3. Personalized Services

Even with all the information at their fingertips, employees will likely still have questions. Providing personalized services — whether by meeting, phone or online chat — can allow your employees to get answers to specific questions and feel supported by a benefits expert who delivers individualized service. Work with your benefits provider or HR team to determine the best approach for information sessions based on your budget and employee population.

4. Frequently Asked Questions

When you conduct in-person, phone or online chat sessions, be sure to take note of common questions about plans. Do so in a confidential, anonymous manner and then use those questions to create an FAQ document that can assist employees with questions. This can be a valuable resource for new employees who will be enrolling after they're hired. Providing an FAQ sheet can be an easy way to demonstrate that you're listening to employees and that you understand what matters most to them in making benefits-related choices.

5. Paper Mailers

While the need to send paper packages with complete benefits information to each employee may no longer have the effectiveness it once did, based on your employee population, there will likely be some information you need to provide in this manner. Make sure your enrollment methods are accessible to everyone. If you find people aren't enrolling because of limited awareness or access, you may need to provide paper enrollment forms or mail a postcard reminder about the enrollment process.

Use Human Capital Management Technology to Streamline the Process and Minimize Risks

According to ADP Research Institute, most organizations have multiple people in different roles working together to make decisions about managing ACA requirements. Ensuring access to correct and current data is paramount to ensure ACA compliance; failure to comply can result in substantial penalties. Unfortunately, many employers are not prepared to meet all of the ACA's compliance requirements. A core reason for the lack of preparedness is an insufficient integration of key data. And the ACA is only one piece of the extremely complex puzzle that is employee benefits compliance.

There's no denying that administering benefits in today's workplace can be complex. At a minimum, benefits administration requires integration of data between payroll, time and labor management, benefits providers and the HR department.

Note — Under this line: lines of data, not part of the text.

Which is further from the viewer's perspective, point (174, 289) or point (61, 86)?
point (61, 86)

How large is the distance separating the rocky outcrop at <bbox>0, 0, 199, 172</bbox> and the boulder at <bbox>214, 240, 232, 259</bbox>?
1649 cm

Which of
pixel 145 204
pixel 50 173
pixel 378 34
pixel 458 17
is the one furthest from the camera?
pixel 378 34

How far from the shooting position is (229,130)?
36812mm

Incorrect or unavailable data can create issues from unhappy employees to unproductive workflow to potential tax penalties.

Having the right HCM platform in place can automate open enrollment procedures and minimize risk by doing the following, allowing for easy access and clear communication by:

  • Eliminating excess paperwork
  • Introducing employee self-service options
  • Providing better employee and employer access, reducing unnecessary overhead costs
  • Increasing digital reach and reporting

Implementing an HCM solution is one way to help HR leaders communicate important open enrollment messaging, streamline the enrollment process and minimize employer risks related to compliance. With this type of system support, those same leaders can have more time to create the benefits programs that help recruit, engage and retain even more employees.